Oizys n’est pas seulement la divinité représentant la misère et la détresse mais aussi un court-métrage de Rari Matei, aussi berlinois que faire se peut. Produit par Two Steps Twice et featuring un Max Thommes en caméo de séducteur un peu relou, le court-métrage raconte l’histoire d’un deuil impossible, dont ni les boîtes de nuit ni les rituels funéraires ne peuvent divertir. Formellement abouti, le film peine, en sa résolution un peu facile tout comme dans son unique scène intime, où les deux amants s’imaginent une virée à Rome en ânonnant des pizza mozzarella assez pénibles, à traduire le trop rapide cheminement du deuil à la convalescence.

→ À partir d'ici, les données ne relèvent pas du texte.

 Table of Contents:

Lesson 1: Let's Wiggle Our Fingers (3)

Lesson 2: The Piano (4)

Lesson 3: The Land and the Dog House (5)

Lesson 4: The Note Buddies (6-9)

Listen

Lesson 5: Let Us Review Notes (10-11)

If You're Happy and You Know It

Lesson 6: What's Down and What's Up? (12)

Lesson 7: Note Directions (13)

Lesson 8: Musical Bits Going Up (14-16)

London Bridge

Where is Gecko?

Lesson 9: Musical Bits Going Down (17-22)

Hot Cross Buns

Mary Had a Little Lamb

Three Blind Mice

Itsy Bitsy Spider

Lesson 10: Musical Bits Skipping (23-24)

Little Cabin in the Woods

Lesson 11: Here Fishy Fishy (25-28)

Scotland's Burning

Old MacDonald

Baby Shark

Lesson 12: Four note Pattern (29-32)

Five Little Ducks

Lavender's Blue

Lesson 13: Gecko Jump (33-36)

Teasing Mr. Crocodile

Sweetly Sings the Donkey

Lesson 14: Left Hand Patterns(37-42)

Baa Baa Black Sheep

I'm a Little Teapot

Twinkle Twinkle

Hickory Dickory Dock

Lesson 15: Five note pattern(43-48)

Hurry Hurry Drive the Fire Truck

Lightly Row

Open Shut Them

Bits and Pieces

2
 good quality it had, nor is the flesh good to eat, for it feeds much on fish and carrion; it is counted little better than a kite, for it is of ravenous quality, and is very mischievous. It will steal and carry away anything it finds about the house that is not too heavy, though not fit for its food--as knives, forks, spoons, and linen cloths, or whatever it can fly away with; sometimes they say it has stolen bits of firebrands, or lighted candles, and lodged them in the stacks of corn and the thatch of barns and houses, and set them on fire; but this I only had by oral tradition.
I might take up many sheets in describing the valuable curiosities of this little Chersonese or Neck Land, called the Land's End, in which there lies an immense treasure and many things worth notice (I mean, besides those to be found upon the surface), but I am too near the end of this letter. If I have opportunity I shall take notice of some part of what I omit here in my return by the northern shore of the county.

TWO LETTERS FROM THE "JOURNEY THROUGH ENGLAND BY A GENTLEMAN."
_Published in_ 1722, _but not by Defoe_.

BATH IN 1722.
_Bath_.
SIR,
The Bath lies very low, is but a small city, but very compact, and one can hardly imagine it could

Plus intime encore, Souvenirs de Katharina Bintz juxtapose les souvenirs de résistance de ses grands-parents à des images d’aujourd’hui – alors que deux voix off hésitent à explorer les dédales du passé, la réalisatrice filme avec malice des bibelots enlaidissant les devantures de boutiques touristiques, où la commercialisation du mot souvenir efface les réminiscences véritables. Si certaines loufoqueries ne fonctionnent pas – le gag des exercices des militaires s’épuise vite –, et qu’on aurait aimé en savoir plus sur cette boîte à souvenir personnelle, l’ambition formelle du court-métrage, proche d’une installation artistique, mérite d’être saluée.